Problem set:
1) Reproduce the passage of the homeschooling essay between "By Nora ArianaPublished" and "in other environments.", inclusive.
2) What does the homeschooling essay give as the family's reason for homeschooling?

Selected extract:
*** Begin section ***

Committing to Questions in a World of Assumptions

By Nora ArianaPublished 8 months ago 6 min read
Photo by Nora Williams 2025

With Mother’s Day on the horizon, I’ve been thinking more often than usual about my Mom and the gifts she gave me, one of which is an unwavering belief that you can learn something from everyone you meet.

The beauty of the online community we have here is that we may never literally “meet,” but we learn so much from each other’s stories. I find that I’m learning the most from the people who seem the least like me. We share something deeper than demographics.

I’ve overcome my initial anxiety regarding who could possibly relate to someone like me, because I’m finding that the surface isn’t overly significant here and there’s so little judgment. But it’s not so in other environments.

When strangers find out I’m a homeschooling mom with ten kids, many assume that they can “explain” me.

Assumption 1: I’m in a cult.

Nope.

Assumption 2: Surely I homeschool for religious reasons.

Wrong again.

My husband and I sincerely try to live our beliefs, and our kids can see every day how those beliefs shape our lives. They can decide for themselves if our beliefs seem good.

My observations suggest that anything resembling a cloistered approach risks pushing kids away from religion rather than helping them develop healthy spiritual lives. So no, our homeschool is not religiously motivated or focused.

Assumption 3: I’ve concluded that “public schools are failing America’s kids,” so I want to give mine a “superior” education at home.

Not at all.

I have no personal problems with the public schools. My extended family includes many teachers at all levels of public schooling, and I can see how dedicated they and many of their colleagues are.

Clearly some communities are struggling and their schools share in the needs and challenges of the kids they serve. But an engaged kid can learn in any school environment. And the public schools in our district are excellent. We have no concerns about the quality of the education that our kids would receive there.

Assumption 4: I must be homeschooling because the schools aren’t safe anymore.

As unspeakably horrific and tragic as school shootings are, I do not see schools as being less safe than any other public place. The closest mass shooting to our home was in a grocery store. We are not “keeping our kids out of the schools” because we are worried about shootings.

So why are we homeschooling?

Sleep.

We homeschool because we both remember being painfully tired during adolescence. We want our kids to get enough sleep. Our hope is that they’ll sleep when they’re tired, and learn when they’re rested.

Every year we give each of our kids the option to enroll in public school. None of them have chosen it so far, but they know that they always can. They participate in extracurricular activities at the schools and other community groups. They do well on standardized tests. They have friends.

It helps that my husband and I have both worked as teachers and enjoy teaching. It helps that we live in an area zoned “rural” with a big yard, yet close enough to a major city to visit cultural institutions. It helps that we are all healthy, that none of our kids have special needs, that we have a stable income.

*** End section ***

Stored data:

*** Begin section ***

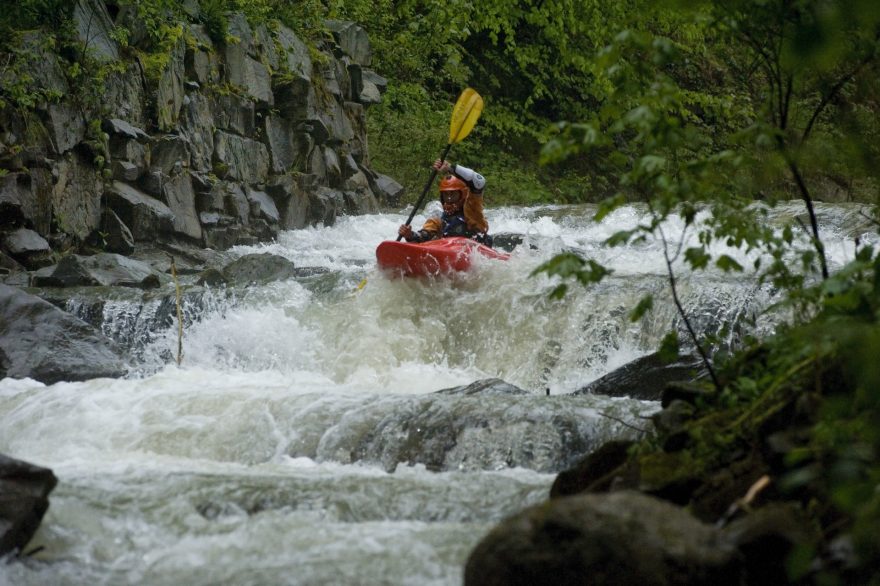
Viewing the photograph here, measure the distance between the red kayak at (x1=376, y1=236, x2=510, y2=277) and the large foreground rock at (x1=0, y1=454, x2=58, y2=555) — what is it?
4.93 meters

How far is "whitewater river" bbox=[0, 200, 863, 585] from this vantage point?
10.7ft

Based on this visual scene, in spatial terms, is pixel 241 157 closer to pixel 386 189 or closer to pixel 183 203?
pixel 183 203

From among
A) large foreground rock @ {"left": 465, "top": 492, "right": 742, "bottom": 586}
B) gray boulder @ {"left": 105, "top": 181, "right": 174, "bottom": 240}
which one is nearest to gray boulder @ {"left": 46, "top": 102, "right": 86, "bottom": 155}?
gray boulder @ {"left": 105, "top": 181, "right": 174, "bottom": 240}

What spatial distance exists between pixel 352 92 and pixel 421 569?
12.2 meters

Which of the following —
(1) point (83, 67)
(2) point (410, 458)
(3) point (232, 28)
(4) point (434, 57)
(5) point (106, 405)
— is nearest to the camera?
(2) point (410, 458)

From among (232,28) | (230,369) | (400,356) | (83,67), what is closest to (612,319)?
(400,356)

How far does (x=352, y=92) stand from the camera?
1452 centimetres

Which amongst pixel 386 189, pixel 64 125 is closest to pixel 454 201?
pixel 64 125

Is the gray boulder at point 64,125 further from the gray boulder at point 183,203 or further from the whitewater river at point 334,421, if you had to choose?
the whitewater river at point 334,421

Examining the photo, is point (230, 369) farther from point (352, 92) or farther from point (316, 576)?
point (352, 92)

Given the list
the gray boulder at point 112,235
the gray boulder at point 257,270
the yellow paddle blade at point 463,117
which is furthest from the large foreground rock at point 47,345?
the yellow paddle blade at point 463,117

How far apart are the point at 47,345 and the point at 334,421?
2.65 m

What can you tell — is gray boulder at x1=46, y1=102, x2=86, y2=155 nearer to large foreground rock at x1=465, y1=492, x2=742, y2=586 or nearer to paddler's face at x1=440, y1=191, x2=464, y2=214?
paddler's face at x1=440, y1=191, x2=464, y2=214

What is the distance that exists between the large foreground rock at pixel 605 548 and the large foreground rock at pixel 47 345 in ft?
15.7
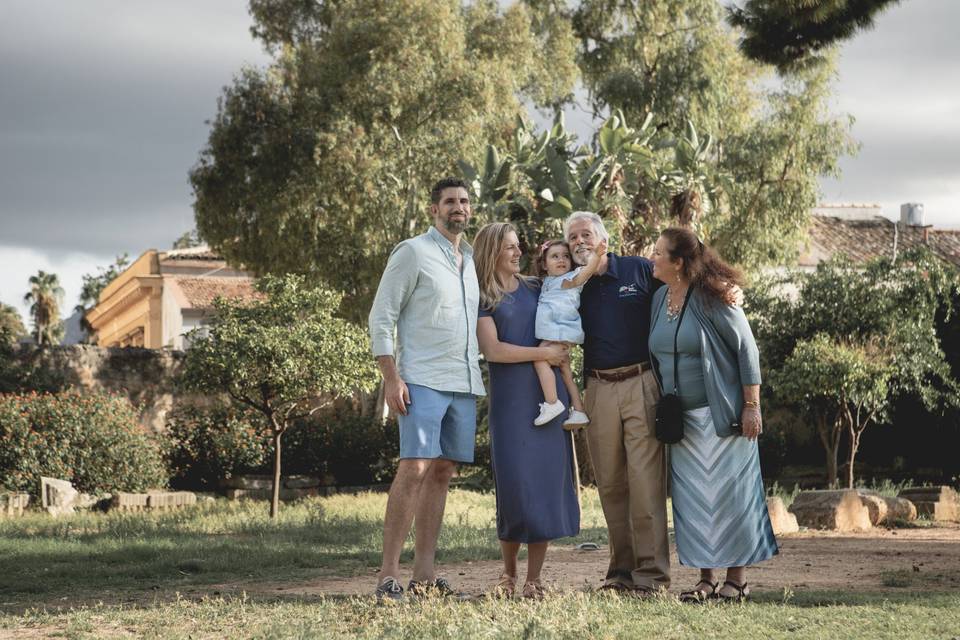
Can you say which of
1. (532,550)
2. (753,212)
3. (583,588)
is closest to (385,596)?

*** End section ***

Answers for the exercise:
1)
By Nora ArianaPublished 8 months ago 6 min read
Photo by Nora Williams 2025

With Mother’s Day on the horizon, I’ve been thinking more often than usual about my Mom and the gifts she gave me, one of which is an unwavering belief that you can learn something from everyone you meet.

The beauty of the online community we have here is that we may never literally “meet,” but we learn so much from each other’s stories. I find that I’m learning the most from the people who seem the least like me. We share something deeper than demographics.

I’ve overcome my initial anxiety regarding who could possibly relate to someone like me, because I’m finding that the surface isn’t overly significant here and there’s so little judgment. But it’s not so in other environments.

2) Sleep: they want their kids to get enough sleep.